(Stored data entries)
------------------------------------

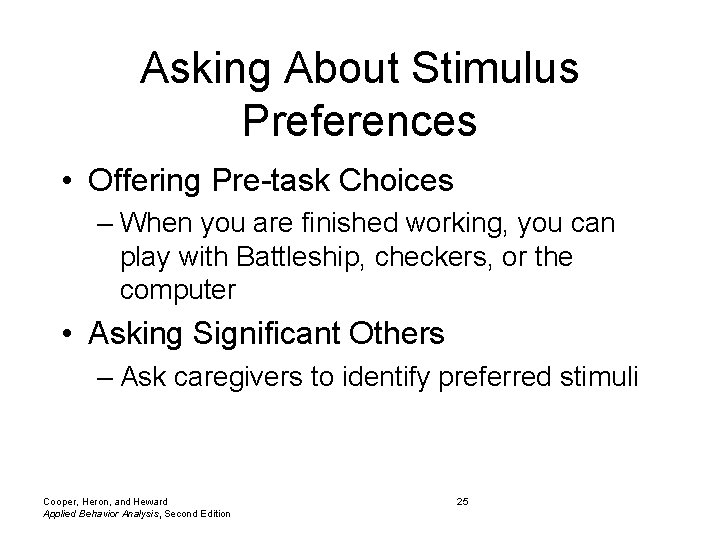 Asking About Stimulus Preferences

• Offering Pre-task Choices
– When you are finished working, you can play with Battleship, checkers, or the computer

• Asking Significant Others
– Ask caregivers to identify preferred stimuli

Cooper, Heron, and Heward
Applied Behavior Analysis, Second Edition

25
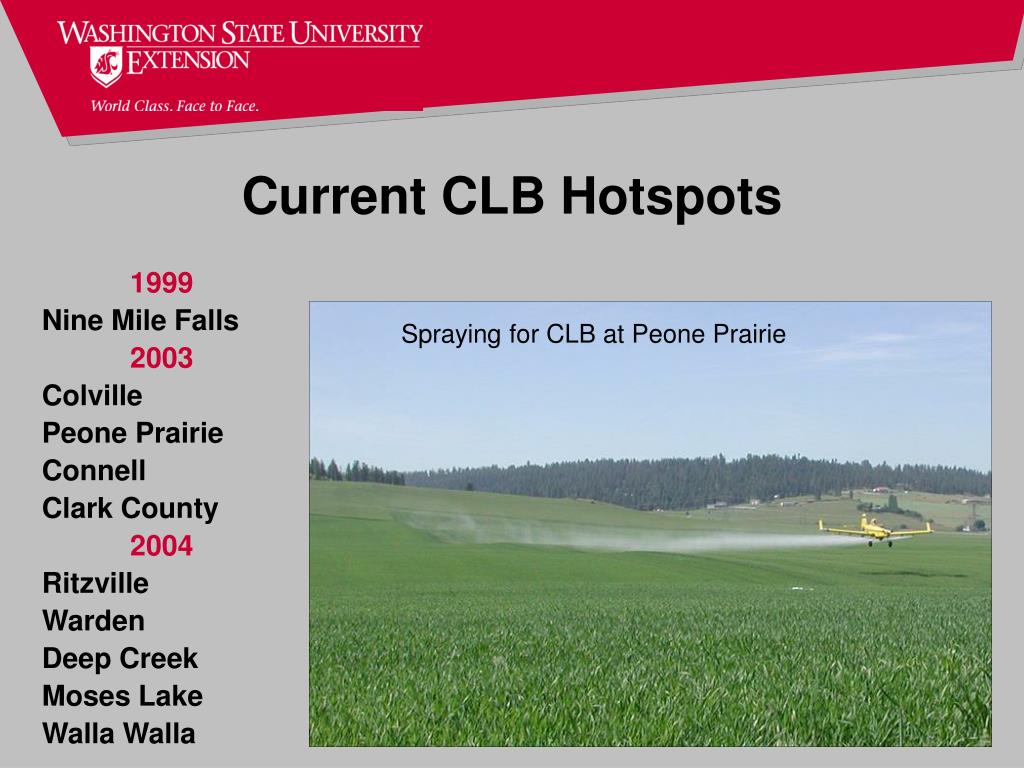 WASHINGTON STATE UNIVERSITY
EXTENSION
World Class. Face to Face.

Current CLB Hotspots

1999
Nine Mile Falls
2003
Colville
Peone Prairie
Connell
Clark County
2004
Ritzville
Warden
Deep Creek
Moses Lake
Walla Walla

Spraying for CLB at Peone Prairie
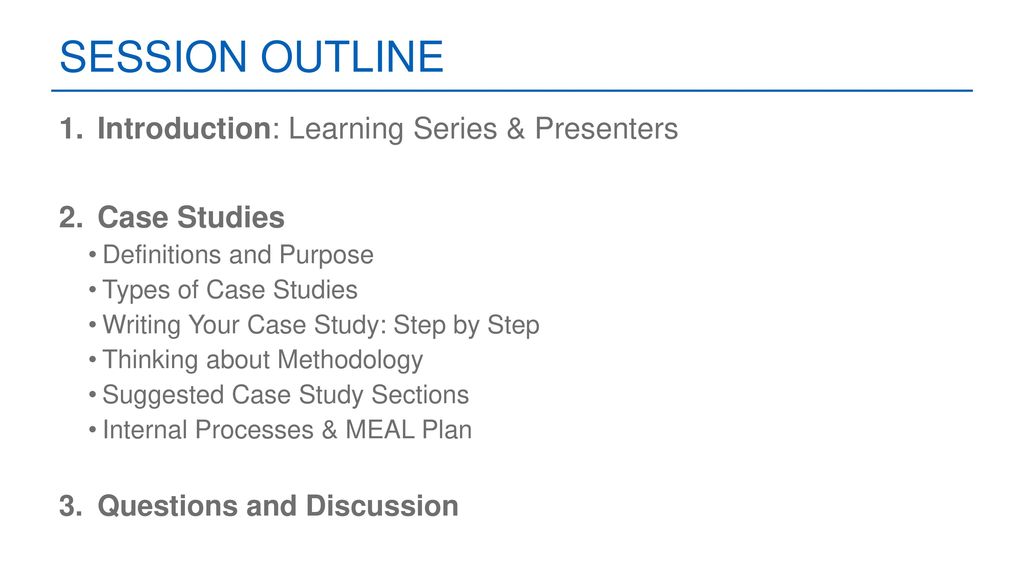 SESSION OUTLINE

1. Introduction: Learning Series & Presenters

2. Case Studies
• Definitions and Purpose
• Types of Case Studies
• Writing Your Case Study: Step by Step
• Thinking about Methodology
• Suggested Case Study Sections
• Internal Processes & MEAL Plan

3. Questions and Discussion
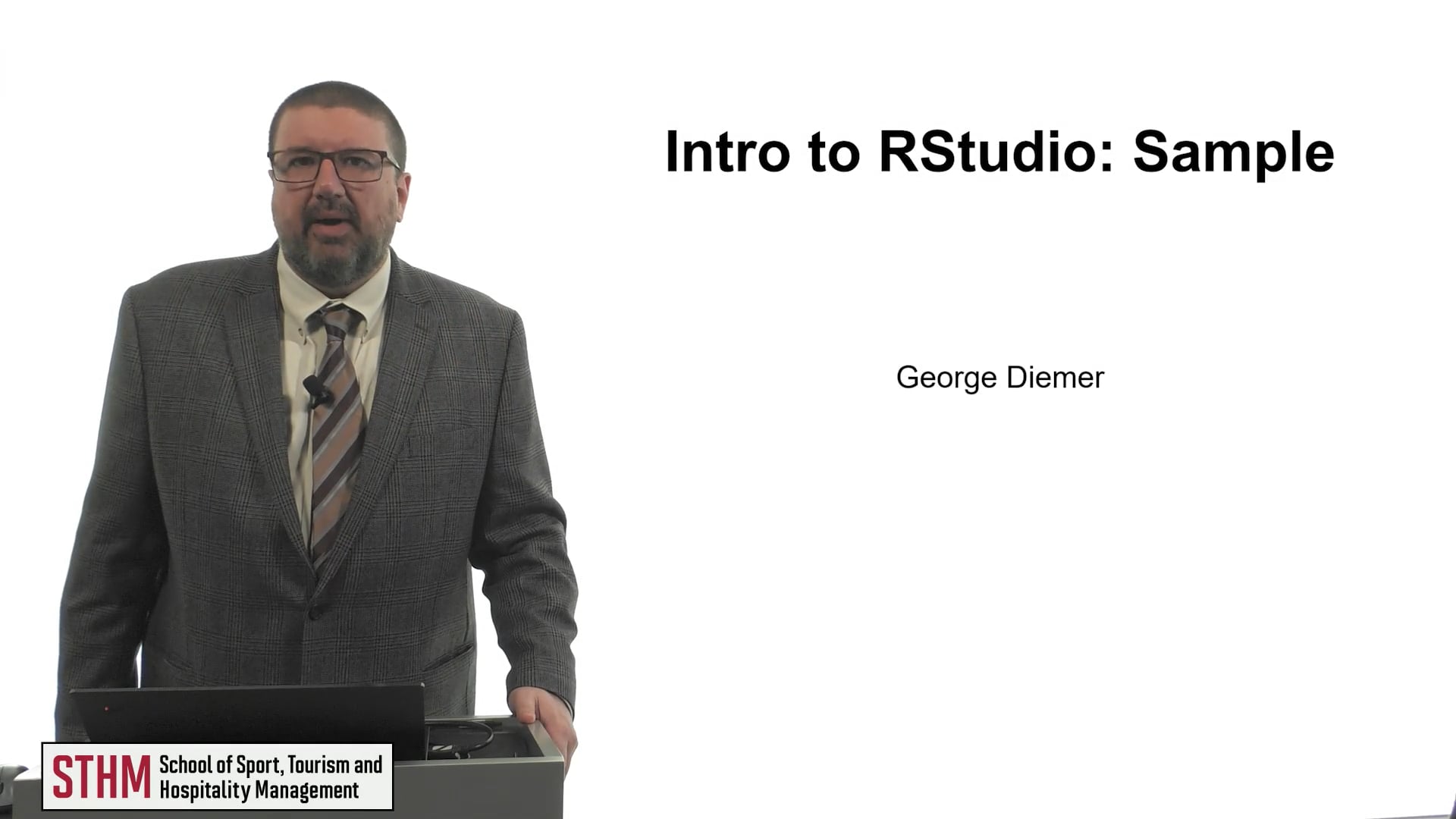 Intro to RStudio: Sample

George Diemer

STHM School of Sport, Tourism and Hospitality Management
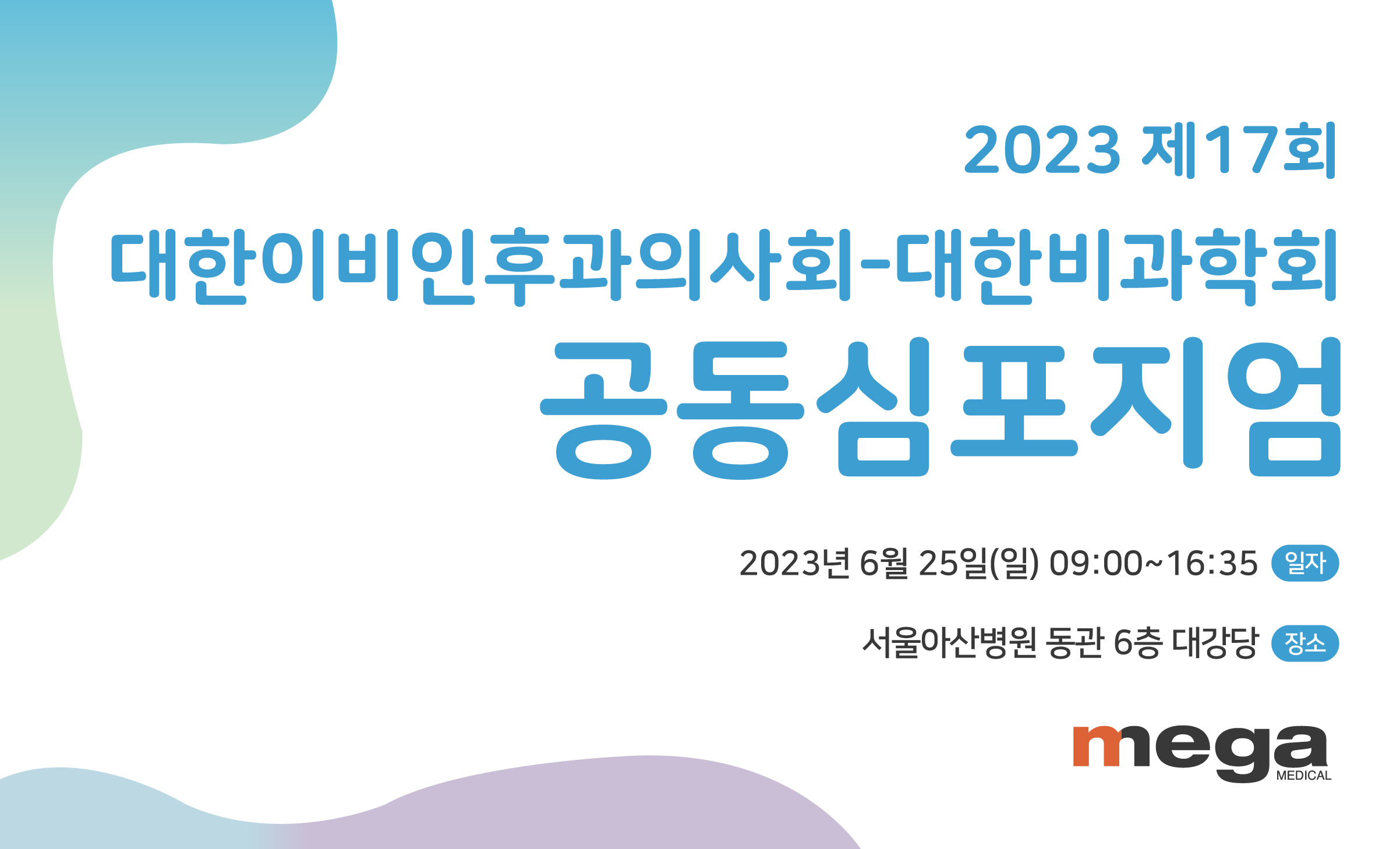 2023 제17회

대한이비인후과의사회-대한비과학회

공동심포지엄

2023년 6월 25일(일) 09:00~16:35 일자

서울아산병원 동관 6층 대강당 장소

mega MEDICAL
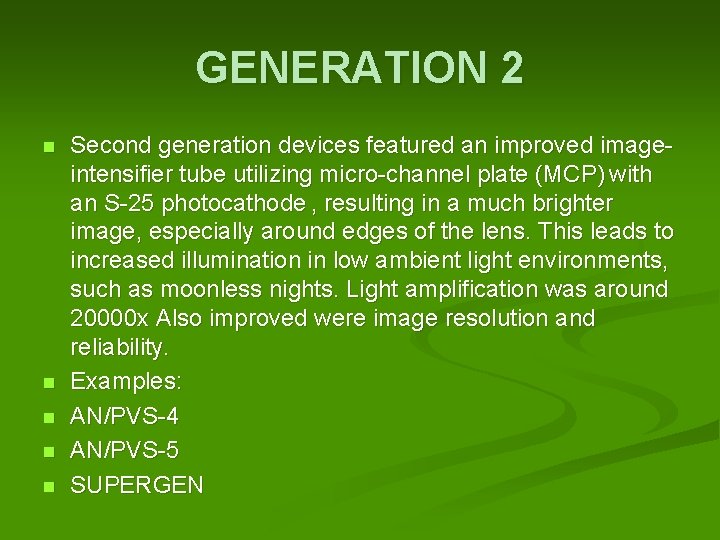 GENERATION 2

- Second generation devices featured an improved image-intensifier tube utilizing micro-channel plate (MCP) with an S-25 photocathode , resulting in a much brighter image, especially around edges of the lens. This leads to increased illumination in low ambient light environments, such as moonless nights. Light amplification was around 20000x Also improved were image resolution and reliability.
- Examples:
- AN/PVS-4
- AN/PVS-5
- SUPERGEN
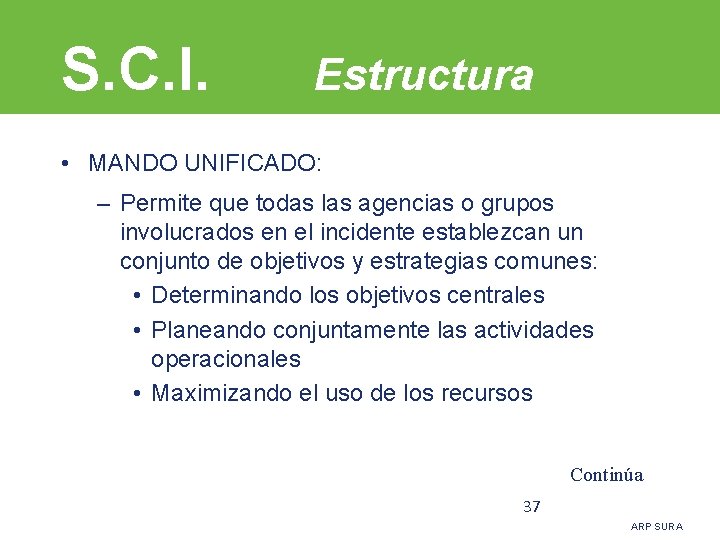 S.C.I. Estructura

• MANDO UNIFICADO:

– Permite que todas las agencias o grupos involucrados en el incidente establezcan un conjunto de objetivos y estrategias comunes:

• Determinando los objetivos centrales

• Planeando conjuntamente las actividades operacionales

• Maximizando el uso de los recursos

Continúa

37

ARP SURA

------------------------------------

▸ BRIEF
Using the data above, set down each line from the line with "WASHINGTON STATE UNIVERSITY" to the line with "2023년 6월 25일(일) 09:00~16:35 일자" exactly, both ends included, and leave the pictures behind. Nothing else belongs.

▸ COMPLETED EXERCISE
 WASHINGTON STATE UNIVERSITY
EXTENSION
World Class. Face to Face.

Current CLB Hotspots

1999
Nine Mile Falls
2003
Colville
Peone Prairie
Connell
Clark County
2004
Ritzville
Warden
Deep Creek
Moses Lake
Walla Walla

Spraying for CLB at Peone Prairie
 SESSION OUTLINE

1. Introduction: Learning Series & Presenters

2. Case Studies
• Definitions and Purpose
• Types of Case Studies
• Writing Your Case Study: Step by Step
• Thinking about Methodology
• Suggested Case Study Sections
• Internal Processes & MEAL Plan

3. Questions and Discussion
 Intro to RStudio: Sample

George Diemer

STHM School of Sport, Tourism and Hospitality Management
 2023 제17회

대한이비인후과의사회-대한비과학회

공동심포지엄

2023년 6월 25일(일) 09:00~16:35 일자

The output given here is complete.